For fake news classification, we use a fake news dataset with headlines and article content provided by George McIntire 111 The dataset contains 3164 fake news articles and 3171 real articles (i.e. a balanced dataset) on politics from a wide range of news sources. We shuffle the data and use 80% of it for training, 10% of it for validation, and 10% for testing, and also do 5-fold cross validation.
We build a Long-short-term-memory (LSTM) network together with an Embedding Layer as shown in Figure 5. Table 3 shows our hyperparameter studies for fake news classification and Table 4 shows the final test accuracies, using the three input features of full body text, headline text, and generated summary texts by our summarization models. As it can be seen in this table the best model using the body text as input features perform better than headline text as input. Furthermore, it’s worth noting that the summary text as input feature leads to an even higher accuracy compared to the full body text as input feature. This finding shows that summarization model serves as a feature generator for fake news detection task which actually increases its accuracy.
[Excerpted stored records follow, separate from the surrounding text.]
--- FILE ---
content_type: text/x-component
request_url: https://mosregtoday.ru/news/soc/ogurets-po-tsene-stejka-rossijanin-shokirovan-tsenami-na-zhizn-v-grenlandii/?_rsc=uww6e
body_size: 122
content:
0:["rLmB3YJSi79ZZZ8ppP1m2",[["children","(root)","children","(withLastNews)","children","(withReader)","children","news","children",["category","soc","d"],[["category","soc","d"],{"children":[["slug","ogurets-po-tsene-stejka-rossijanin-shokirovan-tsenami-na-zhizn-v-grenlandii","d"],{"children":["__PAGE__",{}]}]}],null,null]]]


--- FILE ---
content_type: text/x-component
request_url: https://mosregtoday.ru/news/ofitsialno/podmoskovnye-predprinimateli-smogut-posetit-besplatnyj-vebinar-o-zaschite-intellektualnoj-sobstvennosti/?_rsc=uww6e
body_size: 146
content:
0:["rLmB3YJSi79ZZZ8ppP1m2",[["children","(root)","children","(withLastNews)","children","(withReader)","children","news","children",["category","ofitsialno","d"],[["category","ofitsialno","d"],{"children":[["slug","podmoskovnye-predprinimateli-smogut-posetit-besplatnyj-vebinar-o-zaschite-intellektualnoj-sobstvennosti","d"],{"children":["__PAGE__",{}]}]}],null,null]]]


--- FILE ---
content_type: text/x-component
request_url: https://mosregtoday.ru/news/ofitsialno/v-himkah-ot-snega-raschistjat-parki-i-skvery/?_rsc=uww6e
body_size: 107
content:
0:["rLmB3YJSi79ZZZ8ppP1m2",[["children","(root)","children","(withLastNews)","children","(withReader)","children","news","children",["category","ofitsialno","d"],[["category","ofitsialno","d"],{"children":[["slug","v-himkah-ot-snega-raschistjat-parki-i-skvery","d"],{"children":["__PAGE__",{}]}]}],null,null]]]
Also, this summarization model can also serve as a headline generator for the news articles as an automatic approach.

4 Conclusion

As we showed in section 3.3 the pointer-generator architecture with attention and coverage mechanisms led to the highest accuracies and could overcome the problems common in abstractive text summarization such as out-of-vocabulary words and repetition. Furthermore, as shown in section 3.3 a text summarizing model can successfully be applied as a feature generator prior to classification tasks such as fake news classification and increase the accuracy of those tasks.